Julian did a double take. “She wants her to ride her bike back there in the rain, take their clean laundry off the line, fold it, place it into a basket, put it in the garage and then ride back home? In the rain?”
I thought of how nice they have been and the request just didn’t seem that odd to me. Besides, my daughter had readily and humbly agreed. Didn’t that reflect well on the Jesus she loves? Chloe is our baby, our small-for-her-age youngest child, sometimes we think of her as younger than she is. She will be twelve in a few months though; she is fully capable of folding laundry. Although, I can’t honestly say she’s ever taken clothes off of a line because I love my dryer and I would never cheat on my dryer with that well built, flirtatious laundry line out back. Oh I’ve thought about it, that I will admit, but I’ve never acted on those thoughts because loyalty is my middle name.

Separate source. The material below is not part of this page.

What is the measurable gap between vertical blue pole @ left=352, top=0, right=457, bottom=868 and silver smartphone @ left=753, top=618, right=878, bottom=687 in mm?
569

The hours passed and the sun continued to shine. Around the time that Catherine was expected home the sky became overcast and I began to think that rain was not only imminent but would be here quickly. I told Chloe to head out to their house and take care of their laundry. A few minutes later I saw her coming back up the driveway.
She must have worked fast, I thought. For a second I was just a little proud of her.
Then she told me that she couldn’t reach the clothes pins and she wasn’t able to get any of the clothes down. That meant that I would have to go and help her.
Suddenly, folding the rich people’s laundry up the street didn’t seem like such a great idea. The thoughts that entered my head were absolutely appalling. Whose thoughts were these? They were so ugly.
As I walked towards their home with the slight drizzle coming down I talked with God. I could clearly see how selfish I was being, not to mention hypocritical. But something about this situation was making me feel lees than. No one was even around to look down on me but I felt lowly.
“Help me Lord, I don’t want to feel this, this sin; it’s just disgusting.
Take every thought captive to Jesus Christ – it was as if I was reading this verse right off the page.
So I did.
And then the feelings started to make sense. Satan was hard at work in my thought life.
It was a strange lesson for me. One minute I was thinking that something was perfectly fine for my daughter to do and the next I was feeling belittled by being called to do it myself. I recognized why God raised the laundry line just out of Chloe’s reach. It was a necessary lesson to show me how easily I allow satan to get a foothold in my life.
Sometimes being the parent all the time leads me to forget I am still His child and I should readily and humbly agree to whatever He asks. Chloe and I quickly yet cheerfully finished up our God-given task just in time for the sun to come back out.
And for a second I imagined it was my Father God shining His face upon me.